* Consigne *
Recopiez le passage fourni en commençant aux mots « Hadi Jumaan se » et en vous arrêtant après « dans ce tweet. ». Renommez chaque fois « bénévoles » en « volontaires ».

* Passage fourni *
>>>>
Hadi Jumaan se rend souvent sur les lignes de front dans cette zone avec son équipe de bénévoles, pour récupérer les corps des combattants morts. Des interventions qu’il négocie au coup par coup avec les belligérants sur le théâtre des combats.
Il tient un journal sur son compte Twitter. Sur ces photos publiées le 4 décembre, on voit son équipe de bénévoles charger des corps à l’arrière d’un pick-up.
« Il y a eu un échange de trente corps, à égalité, entre les deux parties au conflit, à Marib et al Jawf », explique Hadi Jumaan dans ce tweet.
بفضل الله سبحانه وتعالى تم انجاز صفقة تبادل عدد 4 جثث بتاريخ 27 نوفمبر الماضي، والتي تم انتشالها من خطوط التماس بعد محاولات عدة تعرضنا خلالها للعديد من الاخطار والحصار تحت القصف لمدة يومين ناهيك عن إطلاق النار الثقيل والخفيف والمتوسط.
كان ذلك من الجبهات الجنوبية في #مأرب.
1️⃣ pic.twitter.com/qLIn0uUsm5
— Hadi Jumaan (@HadiGumaan) December 5, 2021
“Grâce à Dieu, nous somme parvenus à conclure un accord portant sur un échange de quatre cadavres, le 27 novembre ; nous les avons évacués des lignes de démarcation après plusieurs tentatives, pendant lesquelles nous avons été exposés à tous les dangers, nous nous sommes retrouvés coincés sous les bombardements pendant deux jours, sans oublier les tirs d’artillerie[…]. C’était sur les lignes de front à Marib », lit-on sur ce Tweet de Hadi Jumaan.
Avec les jeunes bénévoles qui travaillent avec moi, nous avons connu beaucoup de situations dangereuses. Nous avons été visés par des frappes au moins à cinq reprises, explique Hadi Jumaan”.
<<<<
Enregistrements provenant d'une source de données
>>>>
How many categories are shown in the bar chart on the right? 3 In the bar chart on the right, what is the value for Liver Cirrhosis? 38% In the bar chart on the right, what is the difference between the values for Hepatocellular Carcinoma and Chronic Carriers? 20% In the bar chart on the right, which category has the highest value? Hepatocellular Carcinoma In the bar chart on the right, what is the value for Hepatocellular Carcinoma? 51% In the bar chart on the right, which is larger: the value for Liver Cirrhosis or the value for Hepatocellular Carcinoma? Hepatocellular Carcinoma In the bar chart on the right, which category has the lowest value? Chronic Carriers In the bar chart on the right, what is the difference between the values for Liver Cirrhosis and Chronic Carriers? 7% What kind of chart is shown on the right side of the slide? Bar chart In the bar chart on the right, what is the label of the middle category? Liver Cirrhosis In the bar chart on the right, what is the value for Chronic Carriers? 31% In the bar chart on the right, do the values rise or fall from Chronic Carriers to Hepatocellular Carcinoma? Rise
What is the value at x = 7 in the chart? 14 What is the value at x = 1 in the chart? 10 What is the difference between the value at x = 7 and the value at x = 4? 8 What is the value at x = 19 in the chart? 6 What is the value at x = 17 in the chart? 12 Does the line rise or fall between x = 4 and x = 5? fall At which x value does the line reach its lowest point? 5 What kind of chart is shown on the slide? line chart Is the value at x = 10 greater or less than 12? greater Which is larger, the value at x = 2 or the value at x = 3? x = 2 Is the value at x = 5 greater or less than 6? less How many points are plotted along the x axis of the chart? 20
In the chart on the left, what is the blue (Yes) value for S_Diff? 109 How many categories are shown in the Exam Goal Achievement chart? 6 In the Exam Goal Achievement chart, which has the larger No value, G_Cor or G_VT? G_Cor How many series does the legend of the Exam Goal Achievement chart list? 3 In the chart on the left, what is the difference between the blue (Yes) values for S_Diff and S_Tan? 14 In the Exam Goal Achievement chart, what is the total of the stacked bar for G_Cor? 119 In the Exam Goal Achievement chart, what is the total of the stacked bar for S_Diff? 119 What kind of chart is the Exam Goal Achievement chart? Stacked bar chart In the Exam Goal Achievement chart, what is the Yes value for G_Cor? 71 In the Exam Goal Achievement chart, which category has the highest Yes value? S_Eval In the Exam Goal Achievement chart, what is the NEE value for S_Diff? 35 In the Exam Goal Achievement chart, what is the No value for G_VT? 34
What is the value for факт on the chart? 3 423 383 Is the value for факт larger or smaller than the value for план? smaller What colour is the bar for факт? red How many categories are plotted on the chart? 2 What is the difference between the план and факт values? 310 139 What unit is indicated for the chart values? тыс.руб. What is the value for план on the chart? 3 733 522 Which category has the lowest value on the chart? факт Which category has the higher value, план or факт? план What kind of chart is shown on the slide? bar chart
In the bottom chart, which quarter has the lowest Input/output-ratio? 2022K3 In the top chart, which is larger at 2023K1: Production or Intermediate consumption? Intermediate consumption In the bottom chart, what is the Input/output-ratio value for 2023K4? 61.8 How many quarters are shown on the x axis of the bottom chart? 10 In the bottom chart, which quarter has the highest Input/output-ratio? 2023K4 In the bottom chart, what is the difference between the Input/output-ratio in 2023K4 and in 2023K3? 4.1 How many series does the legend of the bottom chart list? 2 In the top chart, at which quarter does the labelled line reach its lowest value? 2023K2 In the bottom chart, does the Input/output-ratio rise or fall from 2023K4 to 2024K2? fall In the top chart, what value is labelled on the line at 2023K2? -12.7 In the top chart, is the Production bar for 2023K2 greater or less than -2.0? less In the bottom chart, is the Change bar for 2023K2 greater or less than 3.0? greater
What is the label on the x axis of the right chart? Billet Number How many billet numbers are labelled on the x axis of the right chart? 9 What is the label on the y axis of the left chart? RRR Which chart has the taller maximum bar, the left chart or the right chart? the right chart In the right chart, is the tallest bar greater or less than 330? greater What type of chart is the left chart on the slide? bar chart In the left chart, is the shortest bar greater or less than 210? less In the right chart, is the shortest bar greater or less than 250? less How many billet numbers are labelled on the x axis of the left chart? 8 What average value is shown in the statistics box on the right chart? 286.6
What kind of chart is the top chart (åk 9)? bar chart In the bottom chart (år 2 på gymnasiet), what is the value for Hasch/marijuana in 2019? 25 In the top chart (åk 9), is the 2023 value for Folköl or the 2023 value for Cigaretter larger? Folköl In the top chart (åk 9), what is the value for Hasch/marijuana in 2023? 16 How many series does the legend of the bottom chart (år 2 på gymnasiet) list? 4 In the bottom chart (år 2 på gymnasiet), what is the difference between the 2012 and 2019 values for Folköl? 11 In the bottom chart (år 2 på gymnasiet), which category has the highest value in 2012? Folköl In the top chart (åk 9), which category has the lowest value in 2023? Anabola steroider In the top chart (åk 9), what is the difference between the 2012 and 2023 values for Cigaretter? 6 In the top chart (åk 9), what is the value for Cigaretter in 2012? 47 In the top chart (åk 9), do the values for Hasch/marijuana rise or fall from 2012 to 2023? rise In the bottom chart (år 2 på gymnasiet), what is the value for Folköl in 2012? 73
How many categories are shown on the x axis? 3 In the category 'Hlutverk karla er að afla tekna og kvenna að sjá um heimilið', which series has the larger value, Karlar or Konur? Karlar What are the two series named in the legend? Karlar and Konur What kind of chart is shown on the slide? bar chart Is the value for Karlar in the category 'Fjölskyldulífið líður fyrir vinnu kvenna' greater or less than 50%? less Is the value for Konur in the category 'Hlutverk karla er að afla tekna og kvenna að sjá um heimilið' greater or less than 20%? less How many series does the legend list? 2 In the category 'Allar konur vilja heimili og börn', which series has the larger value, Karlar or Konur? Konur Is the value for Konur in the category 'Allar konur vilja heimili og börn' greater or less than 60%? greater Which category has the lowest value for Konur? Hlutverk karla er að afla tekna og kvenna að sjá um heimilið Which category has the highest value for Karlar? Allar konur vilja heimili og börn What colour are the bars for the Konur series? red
<<<<
* Réponse *
Hadi Jumaan se rend souvent sur les lignes de front dans cette zone avec son équipe de volontaires, pour récupérer les corps des combattants morts. Des interventions qu’il négocie au coup par coup avec les belligérants sur le théâtre des combats.
Il tient un journal sur son compte Twitter. Sur ces photos publiées le 4 décembre, on voit son équipe de volontaires charger des corps à l’arrière d’un pick-up.
« Il y a eu un échange de trente corps, à égalité, entre les deux parties au conflit, à Marib et al Jawf », explique Hadi Jumaan dans ce tweet.